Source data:
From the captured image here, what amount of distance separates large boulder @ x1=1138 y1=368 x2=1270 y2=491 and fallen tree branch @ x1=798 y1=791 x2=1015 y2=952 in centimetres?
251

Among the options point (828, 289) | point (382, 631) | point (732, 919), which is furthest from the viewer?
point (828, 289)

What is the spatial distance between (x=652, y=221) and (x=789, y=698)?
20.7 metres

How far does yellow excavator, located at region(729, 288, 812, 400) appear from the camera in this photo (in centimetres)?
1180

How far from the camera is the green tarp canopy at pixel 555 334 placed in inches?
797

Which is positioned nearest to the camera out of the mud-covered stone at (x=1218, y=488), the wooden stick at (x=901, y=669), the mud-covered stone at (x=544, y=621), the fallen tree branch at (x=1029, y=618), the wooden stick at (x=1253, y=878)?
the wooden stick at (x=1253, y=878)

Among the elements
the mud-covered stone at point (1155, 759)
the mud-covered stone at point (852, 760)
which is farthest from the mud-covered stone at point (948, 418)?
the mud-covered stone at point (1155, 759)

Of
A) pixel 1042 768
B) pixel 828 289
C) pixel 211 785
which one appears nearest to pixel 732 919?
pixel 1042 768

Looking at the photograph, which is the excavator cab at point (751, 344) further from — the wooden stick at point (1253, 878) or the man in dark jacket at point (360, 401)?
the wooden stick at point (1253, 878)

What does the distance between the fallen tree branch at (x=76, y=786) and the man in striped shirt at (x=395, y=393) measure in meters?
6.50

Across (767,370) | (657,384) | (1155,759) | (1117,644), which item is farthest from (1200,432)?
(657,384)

EXERCISE OBJECTIVE:
Reproduce the full listing exactly.

RESPONSE:
From the captured image here, what amount of distance separates large boulder @ x1=1138 y1=368 x2=1270 y2=491 and fallen tree branch @ x1=798 y1=791 x2=1015 y2=952 in centimetres?
251

Among the options point (828, 289) | point (382, 631) | point (732, 919), which is furthest from the viewer?
point (828, 289)

What is the spatial distance between (x=652, y=221) and (x=789, y=698)?
20.7 metres

How far does yellow excavator, located at region(729, 288, 812, 400) appear from the camera in this photo (in centimetres)?
1180

How far from the camera is the green tarp canopy at pixel 555 334 placed in inches?
797

Which is positioned nearest to the camera out of the mud-covered stone at (x=1218, y=488), the wooden stick at (x=901, y=669), the mud-covered stone at (x=544, y=621), the fallen tree branch at (x=1029, y=618), the wooden stick at (x=1253, y=878)?
the wooden stick at (x=1253, y=878)

Among the elements
the mud-covered stone at point (1155, 759)
the mud-covered stone at point (852, 760)
which is farthest from the mud-covered stone at point (948, 418)?
the mud-covered stone at point (1155, 759)

Of
A) pixel 1042 768
B) pixel 828 289
C) pixel 211 785
which one appears nearest to pixel 732 919?
pixel 1042 768

Looking at the photograph, which is the excavator cab at point (751, 344) further from — the wooden stick at point (1253, 878) or the man in dark jacket at point (360, 401)?
the wooden stick at point (1253, 878)

What does the distance between the fallen tree branch at (x=76, y=786) and the man in striped shirt at (x=395, y=393) measure in meters?
6.50

Across (767,370) | (657,384) | (1155,759) | (1117,644), which item is farthest from (1200,432)?
(657,384)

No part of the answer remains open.